As user, we first needed to solve it's corresponding

homogeneous problem say, y double prime + 4y = 0.

Its characteristic equation is r squared + 4 =0.

So that r is equal to + or- 2i, okay?

So r = + or- 2i and that means

the complementary solution will be y of c,

which is the c1 cosine 2x + c2 sine of 2x, right?

Now look at the right hand side, okay?

-4 times the sine squared x, right?

By the trigonometric identity sine squared x

= one-half times 1- cosine 2x, okay?

So we can find the annihilator of sine squared x,

as D times D squared + 4, sine squared x.

In other words D times (D squared + 4),

(1- cosine 2x) will be equal to 0, okay?

So, D times (D squared + 4) is annihilator of this

right-hand side, -4 sine squared x, right?

And what I mean is D( D squared + 4)

acting on -4 sine squared x and

that is = 0, right?

That an annihilator, okay?

We found it, okay?

Apply this differential operator to the given one,

then you're going to get in fact the following, D and D squared + 4.

Now you have here one more D squared + 4 and y and that = 0, okay?

So in fact, this is D(D squared + 4) squared and y = 0, right?

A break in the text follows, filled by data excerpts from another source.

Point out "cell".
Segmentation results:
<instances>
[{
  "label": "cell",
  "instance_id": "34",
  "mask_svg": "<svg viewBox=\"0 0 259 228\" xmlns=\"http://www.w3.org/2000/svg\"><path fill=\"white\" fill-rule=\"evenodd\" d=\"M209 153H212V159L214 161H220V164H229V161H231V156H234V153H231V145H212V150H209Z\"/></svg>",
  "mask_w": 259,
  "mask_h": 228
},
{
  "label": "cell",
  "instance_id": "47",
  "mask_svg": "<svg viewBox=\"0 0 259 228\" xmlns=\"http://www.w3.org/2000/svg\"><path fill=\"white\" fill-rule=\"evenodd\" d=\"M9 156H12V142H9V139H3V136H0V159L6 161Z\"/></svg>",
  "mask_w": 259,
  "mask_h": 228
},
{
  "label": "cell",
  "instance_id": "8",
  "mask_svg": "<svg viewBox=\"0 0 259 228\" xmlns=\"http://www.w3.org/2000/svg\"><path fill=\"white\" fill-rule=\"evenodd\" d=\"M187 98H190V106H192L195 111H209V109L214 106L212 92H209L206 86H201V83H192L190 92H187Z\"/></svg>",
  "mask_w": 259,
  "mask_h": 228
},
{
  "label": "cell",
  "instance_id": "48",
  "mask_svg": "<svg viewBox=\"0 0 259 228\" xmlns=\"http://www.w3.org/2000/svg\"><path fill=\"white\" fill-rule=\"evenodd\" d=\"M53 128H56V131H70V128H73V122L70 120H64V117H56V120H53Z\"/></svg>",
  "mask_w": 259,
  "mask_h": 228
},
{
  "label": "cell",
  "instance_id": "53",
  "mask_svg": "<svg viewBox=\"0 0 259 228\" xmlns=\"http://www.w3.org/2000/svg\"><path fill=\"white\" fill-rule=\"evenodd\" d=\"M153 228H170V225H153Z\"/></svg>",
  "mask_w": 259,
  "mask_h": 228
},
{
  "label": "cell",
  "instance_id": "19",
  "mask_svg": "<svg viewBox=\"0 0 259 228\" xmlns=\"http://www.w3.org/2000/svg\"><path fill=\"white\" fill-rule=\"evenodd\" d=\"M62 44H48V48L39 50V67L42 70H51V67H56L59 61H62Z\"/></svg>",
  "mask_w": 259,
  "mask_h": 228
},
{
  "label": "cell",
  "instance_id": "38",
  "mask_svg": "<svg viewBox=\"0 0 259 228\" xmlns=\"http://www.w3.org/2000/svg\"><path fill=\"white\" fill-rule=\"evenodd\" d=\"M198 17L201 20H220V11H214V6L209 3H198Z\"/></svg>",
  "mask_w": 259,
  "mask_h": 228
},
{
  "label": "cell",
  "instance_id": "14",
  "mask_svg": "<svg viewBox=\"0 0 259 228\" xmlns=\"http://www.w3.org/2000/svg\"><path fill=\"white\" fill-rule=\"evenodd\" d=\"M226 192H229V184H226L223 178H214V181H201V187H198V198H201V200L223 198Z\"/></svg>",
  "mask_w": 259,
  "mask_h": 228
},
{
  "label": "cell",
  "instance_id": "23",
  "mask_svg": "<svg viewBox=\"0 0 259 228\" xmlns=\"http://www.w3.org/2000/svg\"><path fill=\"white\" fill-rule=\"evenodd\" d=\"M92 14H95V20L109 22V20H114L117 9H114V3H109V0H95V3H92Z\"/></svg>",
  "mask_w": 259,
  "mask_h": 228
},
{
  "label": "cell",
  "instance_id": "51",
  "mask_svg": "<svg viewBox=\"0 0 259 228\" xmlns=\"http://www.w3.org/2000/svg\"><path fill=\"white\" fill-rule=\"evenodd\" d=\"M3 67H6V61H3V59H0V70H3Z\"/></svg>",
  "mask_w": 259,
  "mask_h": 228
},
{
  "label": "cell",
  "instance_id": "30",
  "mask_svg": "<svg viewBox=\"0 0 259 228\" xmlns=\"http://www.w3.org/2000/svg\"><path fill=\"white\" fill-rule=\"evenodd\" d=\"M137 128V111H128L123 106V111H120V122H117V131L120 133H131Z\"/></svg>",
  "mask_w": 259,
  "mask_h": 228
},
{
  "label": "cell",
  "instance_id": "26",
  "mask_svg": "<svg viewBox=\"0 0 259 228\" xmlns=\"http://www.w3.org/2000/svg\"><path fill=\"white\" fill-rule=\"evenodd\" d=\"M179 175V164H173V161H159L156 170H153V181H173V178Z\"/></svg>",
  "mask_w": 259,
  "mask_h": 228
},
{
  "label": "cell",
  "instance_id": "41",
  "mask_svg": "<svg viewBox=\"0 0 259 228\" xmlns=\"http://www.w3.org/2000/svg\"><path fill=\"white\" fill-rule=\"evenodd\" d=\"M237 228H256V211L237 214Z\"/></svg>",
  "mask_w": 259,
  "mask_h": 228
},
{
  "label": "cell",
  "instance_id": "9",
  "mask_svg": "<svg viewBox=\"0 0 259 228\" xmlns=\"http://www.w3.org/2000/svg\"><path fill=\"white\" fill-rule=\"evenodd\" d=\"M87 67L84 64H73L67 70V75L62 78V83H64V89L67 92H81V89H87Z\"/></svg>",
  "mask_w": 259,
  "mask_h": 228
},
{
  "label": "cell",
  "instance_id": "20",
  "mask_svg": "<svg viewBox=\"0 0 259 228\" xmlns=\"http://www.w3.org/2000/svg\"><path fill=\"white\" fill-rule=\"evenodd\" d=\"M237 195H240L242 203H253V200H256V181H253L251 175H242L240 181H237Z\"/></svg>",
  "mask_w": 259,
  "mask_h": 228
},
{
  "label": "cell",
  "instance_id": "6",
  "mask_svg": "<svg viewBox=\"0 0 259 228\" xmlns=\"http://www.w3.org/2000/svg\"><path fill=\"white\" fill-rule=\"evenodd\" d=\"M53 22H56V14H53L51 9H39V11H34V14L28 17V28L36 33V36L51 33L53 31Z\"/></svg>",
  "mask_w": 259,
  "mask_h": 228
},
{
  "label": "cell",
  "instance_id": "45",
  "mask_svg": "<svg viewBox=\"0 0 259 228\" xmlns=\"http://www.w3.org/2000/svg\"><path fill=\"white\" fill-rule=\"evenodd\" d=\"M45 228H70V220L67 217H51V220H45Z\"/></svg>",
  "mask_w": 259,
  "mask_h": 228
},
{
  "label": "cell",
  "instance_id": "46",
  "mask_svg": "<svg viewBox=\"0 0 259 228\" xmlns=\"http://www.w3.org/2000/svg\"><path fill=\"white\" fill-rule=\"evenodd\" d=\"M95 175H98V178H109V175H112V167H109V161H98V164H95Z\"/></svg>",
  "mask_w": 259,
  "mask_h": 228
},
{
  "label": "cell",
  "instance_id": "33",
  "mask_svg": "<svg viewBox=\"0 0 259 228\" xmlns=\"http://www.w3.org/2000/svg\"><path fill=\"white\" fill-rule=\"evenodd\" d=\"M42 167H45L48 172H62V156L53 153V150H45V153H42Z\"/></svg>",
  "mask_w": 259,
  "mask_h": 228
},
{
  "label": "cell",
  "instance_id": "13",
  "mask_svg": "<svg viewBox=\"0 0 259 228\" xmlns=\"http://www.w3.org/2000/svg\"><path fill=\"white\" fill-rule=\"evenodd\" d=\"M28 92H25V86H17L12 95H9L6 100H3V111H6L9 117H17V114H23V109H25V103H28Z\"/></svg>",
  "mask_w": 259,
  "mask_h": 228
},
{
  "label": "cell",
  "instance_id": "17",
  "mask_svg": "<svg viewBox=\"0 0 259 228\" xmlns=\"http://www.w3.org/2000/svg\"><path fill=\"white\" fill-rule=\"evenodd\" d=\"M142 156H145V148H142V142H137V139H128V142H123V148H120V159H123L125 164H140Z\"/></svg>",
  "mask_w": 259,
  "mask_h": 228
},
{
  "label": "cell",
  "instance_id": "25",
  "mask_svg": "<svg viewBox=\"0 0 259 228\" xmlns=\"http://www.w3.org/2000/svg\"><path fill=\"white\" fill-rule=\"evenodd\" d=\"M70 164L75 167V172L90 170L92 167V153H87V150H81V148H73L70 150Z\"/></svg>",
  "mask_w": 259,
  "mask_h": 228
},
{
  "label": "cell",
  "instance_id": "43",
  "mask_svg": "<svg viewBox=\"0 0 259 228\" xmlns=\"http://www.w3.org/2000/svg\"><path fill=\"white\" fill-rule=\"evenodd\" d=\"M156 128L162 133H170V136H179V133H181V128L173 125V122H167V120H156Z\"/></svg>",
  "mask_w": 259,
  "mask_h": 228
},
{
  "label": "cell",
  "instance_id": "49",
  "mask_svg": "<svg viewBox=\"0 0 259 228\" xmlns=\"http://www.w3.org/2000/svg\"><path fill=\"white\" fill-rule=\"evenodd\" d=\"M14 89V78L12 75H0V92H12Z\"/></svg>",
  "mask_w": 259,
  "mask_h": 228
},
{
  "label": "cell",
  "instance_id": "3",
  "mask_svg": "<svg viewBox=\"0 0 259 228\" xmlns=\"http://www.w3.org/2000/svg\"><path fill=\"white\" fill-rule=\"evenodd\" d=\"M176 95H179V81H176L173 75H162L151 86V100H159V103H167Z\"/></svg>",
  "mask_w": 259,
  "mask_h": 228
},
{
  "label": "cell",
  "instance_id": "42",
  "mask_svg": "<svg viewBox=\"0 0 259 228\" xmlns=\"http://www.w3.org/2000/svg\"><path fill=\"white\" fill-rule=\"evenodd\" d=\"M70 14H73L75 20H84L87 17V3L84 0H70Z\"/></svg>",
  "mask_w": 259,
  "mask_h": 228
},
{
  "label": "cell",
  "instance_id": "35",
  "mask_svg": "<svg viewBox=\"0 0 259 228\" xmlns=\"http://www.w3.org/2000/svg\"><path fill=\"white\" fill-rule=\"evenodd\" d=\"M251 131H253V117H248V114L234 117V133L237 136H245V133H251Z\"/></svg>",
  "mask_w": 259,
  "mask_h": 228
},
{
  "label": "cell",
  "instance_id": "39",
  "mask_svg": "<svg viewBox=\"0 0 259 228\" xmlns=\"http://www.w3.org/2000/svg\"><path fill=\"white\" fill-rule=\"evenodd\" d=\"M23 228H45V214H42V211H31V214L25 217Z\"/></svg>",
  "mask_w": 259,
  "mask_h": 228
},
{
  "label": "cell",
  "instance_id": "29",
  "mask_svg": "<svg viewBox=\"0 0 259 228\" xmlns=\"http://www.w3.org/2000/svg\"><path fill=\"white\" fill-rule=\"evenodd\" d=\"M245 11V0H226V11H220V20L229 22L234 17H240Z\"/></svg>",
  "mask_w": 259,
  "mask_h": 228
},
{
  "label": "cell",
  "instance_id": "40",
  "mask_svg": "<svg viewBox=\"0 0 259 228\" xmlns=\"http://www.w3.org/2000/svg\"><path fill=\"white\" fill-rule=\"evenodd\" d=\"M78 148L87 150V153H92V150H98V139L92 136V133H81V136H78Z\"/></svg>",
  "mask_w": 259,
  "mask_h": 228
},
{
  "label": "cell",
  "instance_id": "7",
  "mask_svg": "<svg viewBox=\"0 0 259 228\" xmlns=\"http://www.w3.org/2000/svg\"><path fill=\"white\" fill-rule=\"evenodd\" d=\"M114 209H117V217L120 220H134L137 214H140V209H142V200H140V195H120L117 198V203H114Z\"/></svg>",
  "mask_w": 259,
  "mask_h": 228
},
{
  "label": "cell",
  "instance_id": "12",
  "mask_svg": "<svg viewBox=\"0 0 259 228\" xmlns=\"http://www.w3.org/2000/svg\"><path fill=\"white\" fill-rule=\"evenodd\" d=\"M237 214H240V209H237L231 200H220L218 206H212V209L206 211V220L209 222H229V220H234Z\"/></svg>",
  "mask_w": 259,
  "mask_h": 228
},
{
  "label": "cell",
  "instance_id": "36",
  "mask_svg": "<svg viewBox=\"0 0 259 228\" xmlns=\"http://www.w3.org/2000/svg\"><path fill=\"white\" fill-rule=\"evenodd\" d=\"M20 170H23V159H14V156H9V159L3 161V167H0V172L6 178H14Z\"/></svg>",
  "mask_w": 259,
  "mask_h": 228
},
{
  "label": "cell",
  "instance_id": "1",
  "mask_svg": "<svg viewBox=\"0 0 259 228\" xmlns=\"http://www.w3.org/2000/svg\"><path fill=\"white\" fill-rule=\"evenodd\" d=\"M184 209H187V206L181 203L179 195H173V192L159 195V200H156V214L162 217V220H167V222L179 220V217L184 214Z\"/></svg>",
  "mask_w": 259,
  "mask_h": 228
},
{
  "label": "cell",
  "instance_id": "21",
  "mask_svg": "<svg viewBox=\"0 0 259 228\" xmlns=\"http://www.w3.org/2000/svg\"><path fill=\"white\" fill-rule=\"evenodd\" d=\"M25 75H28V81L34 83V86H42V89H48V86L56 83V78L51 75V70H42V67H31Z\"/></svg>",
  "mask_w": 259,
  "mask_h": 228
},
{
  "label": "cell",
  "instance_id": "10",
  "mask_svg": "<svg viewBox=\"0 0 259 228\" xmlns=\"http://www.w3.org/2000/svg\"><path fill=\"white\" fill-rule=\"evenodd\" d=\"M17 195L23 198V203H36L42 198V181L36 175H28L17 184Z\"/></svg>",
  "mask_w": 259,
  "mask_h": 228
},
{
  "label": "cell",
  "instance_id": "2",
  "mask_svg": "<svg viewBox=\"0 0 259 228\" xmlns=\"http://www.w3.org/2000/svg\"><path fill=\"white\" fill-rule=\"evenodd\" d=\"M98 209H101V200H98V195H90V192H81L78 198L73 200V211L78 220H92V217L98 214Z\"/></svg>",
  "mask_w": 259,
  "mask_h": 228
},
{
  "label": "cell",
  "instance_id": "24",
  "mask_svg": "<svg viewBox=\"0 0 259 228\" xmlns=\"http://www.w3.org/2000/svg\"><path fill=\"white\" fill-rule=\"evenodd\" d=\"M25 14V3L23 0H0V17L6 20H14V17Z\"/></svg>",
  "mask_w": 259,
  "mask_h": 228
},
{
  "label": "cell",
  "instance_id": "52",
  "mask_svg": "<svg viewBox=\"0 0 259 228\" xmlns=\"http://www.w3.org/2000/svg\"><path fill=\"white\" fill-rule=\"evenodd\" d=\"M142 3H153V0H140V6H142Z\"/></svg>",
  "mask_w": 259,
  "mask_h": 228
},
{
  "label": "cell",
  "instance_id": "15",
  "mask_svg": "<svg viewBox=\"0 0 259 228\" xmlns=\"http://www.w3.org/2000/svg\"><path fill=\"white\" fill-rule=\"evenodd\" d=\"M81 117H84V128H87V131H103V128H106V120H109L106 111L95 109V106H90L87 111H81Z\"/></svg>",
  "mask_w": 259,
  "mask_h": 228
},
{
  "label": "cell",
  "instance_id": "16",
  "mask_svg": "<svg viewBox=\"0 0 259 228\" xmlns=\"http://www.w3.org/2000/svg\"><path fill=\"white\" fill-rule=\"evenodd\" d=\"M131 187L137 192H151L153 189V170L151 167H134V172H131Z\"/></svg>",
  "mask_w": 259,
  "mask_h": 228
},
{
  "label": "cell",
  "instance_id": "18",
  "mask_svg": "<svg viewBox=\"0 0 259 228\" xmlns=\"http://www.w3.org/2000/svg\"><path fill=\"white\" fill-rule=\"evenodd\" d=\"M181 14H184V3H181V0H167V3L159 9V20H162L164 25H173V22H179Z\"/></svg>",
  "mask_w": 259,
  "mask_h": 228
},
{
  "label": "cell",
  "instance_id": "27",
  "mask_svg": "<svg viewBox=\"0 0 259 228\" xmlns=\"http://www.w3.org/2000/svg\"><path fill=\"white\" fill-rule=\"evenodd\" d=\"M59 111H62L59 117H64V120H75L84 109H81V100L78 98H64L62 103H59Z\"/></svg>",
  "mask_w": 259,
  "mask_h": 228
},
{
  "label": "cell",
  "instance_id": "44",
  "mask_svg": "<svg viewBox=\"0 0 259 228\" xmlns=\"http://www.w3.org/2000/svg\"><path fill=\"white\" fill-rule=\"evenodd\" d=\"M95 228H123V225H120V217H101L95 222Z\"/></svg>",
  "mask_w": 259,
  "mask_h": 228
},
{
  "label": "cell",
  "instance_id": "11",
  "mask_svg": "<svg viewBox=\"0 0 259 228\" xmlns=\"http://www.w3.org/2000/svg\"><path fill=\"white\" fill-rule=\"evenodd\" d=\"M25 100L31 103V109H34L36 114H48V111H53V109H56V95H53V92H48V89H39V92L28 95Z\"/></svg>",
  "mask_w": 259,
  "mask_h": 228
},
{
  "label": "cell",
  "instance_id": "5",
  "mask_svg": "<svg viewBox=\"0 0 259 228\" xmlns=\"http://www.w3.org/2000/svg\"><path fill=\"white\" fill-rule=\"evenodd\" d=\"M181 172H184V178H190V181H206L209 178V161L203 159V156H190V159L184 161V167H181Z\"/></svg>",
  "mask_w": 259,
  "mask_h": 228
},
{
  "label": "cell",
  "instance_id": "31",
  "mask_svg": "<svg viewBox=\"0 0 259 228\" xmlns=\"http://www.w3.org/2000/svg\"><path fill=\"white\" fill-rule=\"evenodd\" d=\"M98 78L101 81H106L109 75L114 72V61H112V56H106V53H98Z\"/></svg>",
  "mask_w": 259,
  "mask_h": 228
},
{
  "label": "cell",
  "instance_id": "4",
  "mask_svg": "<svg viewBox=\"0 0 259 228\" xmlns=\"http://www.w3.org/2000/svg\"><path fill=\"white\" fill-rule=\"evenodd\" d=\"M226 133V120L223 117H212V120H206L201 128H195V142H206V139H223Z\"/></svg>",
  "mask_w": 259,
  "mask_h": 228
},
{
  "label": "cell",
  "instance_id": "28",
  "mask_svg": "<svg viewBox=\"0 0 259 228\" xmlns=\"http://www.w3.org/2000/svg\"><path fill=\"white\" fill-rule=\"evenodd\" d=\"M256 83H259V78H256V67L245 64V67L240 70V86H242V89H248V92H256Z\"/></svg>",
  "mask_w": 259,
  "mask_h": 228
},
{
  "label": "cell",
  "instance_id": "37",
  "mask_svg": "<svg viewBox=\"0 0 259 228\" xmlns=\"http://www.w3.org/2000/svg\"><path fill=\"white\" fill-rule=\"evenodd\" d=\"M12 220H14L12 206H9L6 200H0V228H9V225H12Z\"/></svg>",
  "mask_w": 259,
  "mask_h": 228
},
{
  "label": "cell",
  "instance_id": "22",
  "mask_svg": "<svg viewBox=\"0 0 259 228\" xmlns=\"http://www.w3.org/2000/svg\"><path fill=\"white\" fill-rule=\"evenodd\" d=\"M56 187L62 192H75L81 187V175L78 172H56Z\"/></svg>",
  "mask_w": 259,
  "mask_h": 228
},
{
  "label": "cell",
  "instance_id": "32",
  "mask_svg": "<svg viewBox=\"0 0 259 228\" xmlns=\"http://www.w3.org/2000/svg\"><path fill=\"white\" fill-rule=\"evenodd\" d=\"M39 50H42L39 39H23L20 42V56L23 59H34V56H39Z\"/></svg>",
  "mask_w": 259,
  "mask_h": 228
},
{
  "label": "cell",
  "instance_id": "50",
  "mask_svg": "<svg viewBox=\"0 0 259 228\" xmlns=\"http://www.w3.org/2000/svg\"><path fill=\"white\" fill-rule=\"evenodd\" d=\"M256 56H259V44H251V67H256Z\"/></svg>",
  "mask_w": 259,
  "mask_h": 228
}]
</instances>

That's the equation we get in high order

homogeneous differential equation.

You can write down the general solution of this high order homogeneous

constant coefficient differential equation easily, okay?

Thus the general solution would be y = first

the complementary solution yc down here plus you

need three more linear independent solutions.

One is coming from D, that is equal to 1,

another one is coming from the (D squared + 4) squared so

they are x times cosine 2x and x times the sine of 2x, okay?

So the general solution of this high order

homogeneous differential equation

is yc + yc + d1 + d2x cosine 2x + d3x sine 2x.

And that means what?

That means there must be a particular solution of

this given the differential equation in the form

of d1 + d2x cosine 2x + d3 x sine 2x, right?